Hay imágenes que se repiten con sospechosa regularidad en Instagram y TikTok: estanterías perfectamente organizadas por colores, tazas humeantes junto a volúmenes estratégicamente desplegados, personas fotogénicas sosteniendo libros que parecen no haber sido abiertos nunca. Es el universo de los bookstagrammers y booktokers, la versión siglo XXI del club de lectura, y también una de las performances culturales más extrañas de nuestra época.
Porque de eso se trata, fundamentalmente: de performance. La pregunta incómoda que nadie quiere formular es: ¿cuánto de esto tiene que ver con leer y cuánto con parecer que se lee?
Entendámonos: la promoción de la lectura es, en principio, algo positivo. En un mundo dominado por estímulos rápidos y atención fragmentada, cualquier cosa que acerque a la gente a los libros debería celebrarse. Y es cierto que algunos influencers literarios hacen un trabajo genuino de divulgación, descubren autores interesantes, fomentan conversaciones sobre literatura. El problema no es que existan; el problema es qué modelo de relación con los libros promueven y que ellos, en sí mismos, son una estafa.

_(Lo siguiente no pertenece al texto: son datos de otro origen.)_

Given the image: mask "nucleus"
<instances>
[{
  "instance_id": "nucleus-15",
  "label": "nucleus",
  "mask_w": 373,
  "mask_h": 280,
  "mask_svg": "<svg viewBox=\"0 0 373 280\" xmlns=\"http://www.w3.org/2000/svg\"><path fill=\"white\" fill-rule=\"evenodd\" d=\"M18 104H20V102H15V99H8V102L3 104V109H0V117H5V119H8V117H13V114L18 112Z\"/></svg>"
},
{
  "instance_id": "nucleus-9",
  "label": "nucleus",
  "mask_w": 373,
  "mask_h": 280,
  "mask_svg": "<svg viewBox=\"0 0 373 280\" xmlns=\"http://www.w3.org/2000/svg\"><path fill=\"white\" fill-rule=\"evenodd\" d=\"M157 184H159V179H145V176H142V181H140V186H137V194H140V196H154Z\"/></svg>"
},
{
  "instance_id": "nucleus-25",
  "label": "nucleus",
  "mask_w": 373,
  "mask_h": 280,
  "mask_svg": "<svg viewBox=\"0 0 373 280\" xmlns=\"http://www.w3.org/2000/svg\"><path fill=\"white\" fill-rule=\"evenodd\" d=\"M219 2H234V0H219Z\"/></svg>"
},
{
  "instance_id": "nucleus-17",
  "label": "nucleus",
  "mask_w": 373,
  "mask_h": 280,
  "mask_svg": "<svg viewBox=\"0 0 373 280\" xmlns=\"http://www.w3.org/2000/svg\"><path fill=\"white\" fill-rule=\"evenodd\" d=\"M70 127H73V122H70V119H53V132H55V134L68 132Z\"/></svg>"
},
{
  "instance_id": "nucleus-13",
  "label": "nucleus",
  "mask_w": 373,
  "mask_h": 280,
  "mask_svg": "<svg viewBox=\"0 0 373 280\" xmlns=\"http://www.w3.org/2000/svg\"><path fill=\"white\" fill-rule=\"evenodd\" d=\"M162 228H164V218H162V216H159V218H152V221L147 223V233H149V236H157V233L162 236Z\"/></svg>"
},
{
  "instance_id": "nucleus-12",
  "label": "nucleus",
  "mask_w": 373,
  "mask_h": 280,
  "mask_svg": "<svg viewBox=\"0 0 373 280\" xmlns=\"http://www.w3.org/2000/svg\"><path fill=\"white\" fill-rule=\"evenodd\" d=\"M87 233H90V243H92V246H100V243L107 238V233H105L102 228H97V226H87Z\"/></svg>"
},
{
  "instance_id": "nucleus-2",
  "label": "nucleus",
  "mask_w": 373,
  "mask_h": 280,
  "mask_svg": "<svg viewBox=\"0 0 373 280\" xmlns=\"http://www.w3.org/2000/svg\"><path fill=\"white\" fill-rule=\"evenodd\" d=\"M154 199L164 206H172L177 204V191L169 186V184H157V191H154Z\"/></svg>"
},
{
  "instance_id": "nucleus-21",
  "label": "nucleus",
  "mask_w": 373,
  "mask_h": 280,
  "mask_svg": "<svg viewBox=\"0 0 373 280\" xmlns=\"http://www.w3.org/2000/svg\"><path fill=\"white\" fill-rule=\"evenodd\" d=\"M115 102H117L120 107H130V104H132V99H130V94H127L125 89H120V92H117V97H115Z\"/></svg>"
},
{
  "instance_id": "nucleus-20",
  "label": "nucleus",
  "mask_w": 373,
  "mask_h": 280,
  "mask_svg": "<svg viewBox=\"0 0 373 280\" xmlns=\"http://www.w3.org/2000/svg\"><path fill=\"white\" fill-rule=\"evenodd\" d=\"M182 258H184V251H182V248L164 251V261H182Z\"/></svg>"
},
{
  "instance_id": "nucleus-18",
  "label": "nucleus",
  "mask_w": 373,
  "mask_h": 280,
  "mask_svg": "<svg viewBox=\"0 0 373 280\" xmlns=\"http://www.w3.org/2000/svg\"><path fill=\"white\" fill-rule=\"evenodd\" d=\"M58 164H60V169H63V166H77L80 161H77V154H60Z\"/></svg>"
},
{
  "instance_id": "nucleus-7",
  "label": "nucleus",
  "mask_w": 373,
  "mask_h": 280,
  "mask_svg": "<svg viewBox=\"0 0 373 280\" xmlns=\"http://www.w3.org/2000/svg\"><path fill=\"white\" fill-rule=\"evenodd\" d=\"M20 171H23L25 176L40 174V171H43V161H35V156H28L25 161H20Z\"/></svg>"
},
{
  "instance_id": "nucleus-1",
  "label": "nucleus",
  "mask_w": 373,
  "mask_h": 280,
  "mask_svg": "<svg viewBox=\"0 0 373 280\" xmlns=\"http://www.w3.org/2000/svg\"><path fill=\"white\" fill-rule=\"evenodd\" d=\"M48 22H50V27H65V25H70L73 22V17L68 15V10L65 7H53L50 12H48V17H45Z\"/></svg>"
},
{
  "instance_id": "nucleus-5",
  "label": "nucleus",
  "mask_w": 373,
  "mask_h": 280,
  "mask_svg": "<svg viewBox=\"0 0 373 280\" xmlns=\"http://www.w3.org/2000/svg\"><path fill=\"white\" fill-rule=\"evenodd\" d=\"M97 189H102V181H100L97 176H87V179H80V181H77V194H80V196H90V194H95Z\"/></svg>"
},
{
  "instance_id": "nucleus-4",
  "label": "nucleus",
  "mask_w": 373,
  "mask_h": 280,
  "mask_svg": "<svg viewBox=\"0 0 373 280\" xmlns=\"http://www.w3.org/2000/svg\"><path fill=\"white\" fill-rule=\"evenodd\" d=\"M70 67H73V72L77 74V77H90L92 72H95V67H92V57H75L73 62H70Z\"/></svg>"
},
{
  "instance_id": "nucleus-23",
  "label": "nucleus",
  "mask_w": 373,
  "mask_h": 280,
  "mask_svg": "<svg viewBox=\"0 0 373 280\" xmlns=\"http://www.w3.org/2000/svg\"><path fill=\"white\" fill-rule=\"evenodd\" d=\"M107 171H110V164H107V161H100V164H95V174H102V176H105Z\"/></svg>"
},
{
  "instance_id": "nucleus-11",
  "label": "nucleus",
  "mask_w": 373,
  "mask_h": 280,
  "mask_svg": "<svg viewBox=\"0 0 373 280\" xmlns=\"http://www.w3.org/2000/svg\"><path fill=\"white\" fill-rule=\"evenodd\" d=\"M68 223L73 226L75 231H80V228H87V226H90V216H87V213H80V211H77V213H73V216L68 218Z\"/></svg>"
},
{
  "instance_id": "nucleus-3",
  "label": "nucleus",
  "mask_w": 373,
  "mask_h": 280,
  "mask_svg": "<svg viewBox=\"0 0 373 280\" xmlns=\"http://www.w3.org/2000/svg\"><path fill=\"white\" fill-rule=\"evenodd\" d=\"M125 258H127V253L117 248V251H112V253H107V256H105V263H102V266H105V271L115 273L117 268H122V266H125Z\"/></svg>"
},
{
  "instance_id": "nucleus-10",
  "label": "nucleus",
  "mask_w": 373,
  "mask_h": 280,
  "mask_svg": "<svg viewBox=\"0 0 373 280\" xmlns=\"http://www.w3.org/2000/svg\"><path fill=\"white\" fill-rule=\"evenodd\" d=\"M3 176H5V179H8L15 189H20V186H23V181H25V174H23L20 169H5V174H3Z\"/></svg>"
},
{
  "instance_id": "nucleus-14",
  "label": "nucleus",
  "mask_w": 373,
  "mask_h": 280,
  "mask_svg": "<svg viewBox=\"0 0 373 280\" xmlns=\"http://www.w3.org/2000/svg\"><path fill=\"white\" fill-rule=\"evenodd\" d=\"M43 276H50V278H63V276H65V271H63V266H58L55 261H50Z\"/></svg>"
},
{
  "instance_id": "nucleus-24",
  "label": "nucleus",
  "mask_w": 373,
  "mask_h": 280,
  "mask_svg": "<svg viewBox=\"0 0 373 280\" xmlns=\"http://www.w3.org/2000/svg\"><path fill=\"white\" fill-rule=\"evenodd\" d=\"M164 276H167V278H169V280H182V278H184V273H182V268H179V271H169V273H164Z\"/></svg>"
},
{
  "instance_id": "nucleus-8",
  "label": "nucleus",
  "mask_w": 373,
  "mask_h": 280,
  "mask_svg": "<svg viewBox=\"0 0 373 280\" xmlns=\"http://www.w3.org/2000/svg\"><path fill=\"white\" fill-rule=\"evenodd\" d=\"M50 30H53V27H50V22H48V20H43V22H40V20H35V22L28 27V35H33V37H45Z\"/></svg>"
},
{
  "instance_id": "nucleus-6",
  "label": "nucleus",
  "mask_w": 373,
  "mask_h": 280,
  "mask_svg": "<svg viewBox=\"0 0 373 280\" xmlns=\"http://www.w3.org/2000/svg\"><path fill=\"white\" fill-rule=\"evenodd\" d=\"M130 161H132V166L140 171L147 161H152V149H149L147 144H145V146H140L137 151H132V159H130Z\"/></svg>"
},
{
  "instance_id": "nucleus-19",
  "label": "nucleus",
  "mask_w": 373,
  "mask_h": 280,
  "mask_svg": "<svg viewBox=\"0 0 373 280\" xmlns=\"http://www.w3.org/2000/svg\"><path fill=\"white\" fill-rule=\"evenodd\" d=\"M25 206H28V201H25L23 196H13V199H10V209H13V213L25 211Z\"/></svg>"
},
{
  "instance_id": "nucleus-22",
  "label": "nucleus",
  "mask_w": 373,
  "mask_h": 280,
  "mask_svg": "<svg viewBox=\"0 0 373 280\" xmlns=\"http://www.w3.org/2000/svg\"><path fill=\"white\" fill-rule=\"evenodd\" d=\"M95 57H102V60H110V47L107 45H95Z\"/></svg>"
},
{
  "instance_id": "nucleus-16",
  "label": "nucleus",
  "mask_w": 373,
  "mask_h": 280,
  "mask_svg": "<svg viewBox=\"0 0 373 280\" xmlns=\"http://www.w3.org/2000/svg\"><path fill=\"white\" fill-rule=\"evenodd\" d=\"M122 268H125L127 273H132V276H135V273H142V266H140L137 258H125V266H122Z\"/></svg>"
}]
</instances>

El modelo dominante es el de la acumulación. Hauls de veinte libros comprados en una tarde. Estanterías que crecen más rápido de lo que cualquier persona podría leer. El libro como objeto decorativo, como señal de identidad, como accesorio de estilo de vida. Se colecciona más de lo que se lee, y se muestra más de lo que se comprende. La biblioteca personal deja de ser registro de una vida lectora para convertirse en escenografía.
Luego está el lenguaje de las reseñas. Observen las descripciones típicas: «este libro me hizo sentir cosas», «no tengo palabras», «literalmente destrozada», «obsesionada». Es el vocabulario de la reacción emocional inmediata, no del pensamiento crítico. No hay análisis, no hay contexto, no hay conexión con tradiciones literarias o debates intelectuales. Hay sentimientos, hay estética, hay GIFs. El libro se reduce a su capacidad de generar contenido emocionalmente expresivo.
Este modelo tiene consecuencias concretas sobre qué se lee y qué se ignora. Los algoritmos de las redes sociales premian ciertos tipos de contenido: portadas llamativas, narrativas con ganchos emocionales fuertes, libros que pueden describirse en treinta segundos. La literatura difícil, exigente, que requiere tiempo y esfuerzo, queda sistemáticamente fuera. No porque no existan lectores dispuestos a ese esfuerzo, sino porque ese tipo de lectura no performa bien. La viralidad y la profundidad son, casi siempre, incompatibles.
Hay también una dimensión económica que conviene no ignorar. Muchos influencers de lectura tienen acuerdos con editoriales, reciben libros gratis, cobran por menciones. Nada de esto es ilegal ni necesariamente inmoral, pero desdibuja la línea entre recomendación genuina y publicidad encubierta. Cuando el influencer dice que un libro le cambió la vida, ¿es verdad o es trabajo? Imposible saberlo. La autenticidad se ha convertido en otro producto a simular.
Y quizás lo más inquietante: la lectura convertida en marca personal. «Soy de las que leen fantasía romántica.» «Solo leo no ficción.» «Mi estética es dark academia.» La identidad lectora como etiqueta de marketing, como tribu a la que pertenecer, como rasgo de personalidad prefabricado. Se lee para ser cierto tipo de persona, o al menos para parecerlo, más que por la experiencia intransferible de perderse en un libro.
Nada de esto significa que los seguidores de estos influencers no lean o que su experiencia lectora sea falsa. Pero sí significa que están siendo socializados en una manera particular de relacionarse con los libros: una manera que prioriza la superficie sobre la profundidad, la cantidad sobre la calidad, la exhibición sobre la intimidad. La lectura como consumo ostentoso, no como práctica de construcción de uno mismo.
La lectura real —la que transforma, la que cuestiona, la que duele— es un acto íntimo que resiste la espectacularización. Ocurre en silencio, sin audiencia, sin likes. No necesita estanterías perfectas ni iluminación de golden hour. A veces deja marcas en los márgenes y manchas de café en las páginas. Es conversación privada entre una mente y un texto, no performance para el timeline.
Quizás la mejor manera de honrar los libros sea leerlos lejos de la cámara. Y quizás la mejor reseña posible sea ninguna reseña en absoluto: simplemente vivir de otra manera porque algo que leíste te cambió.
Pero de eso no se puede hacer un reel.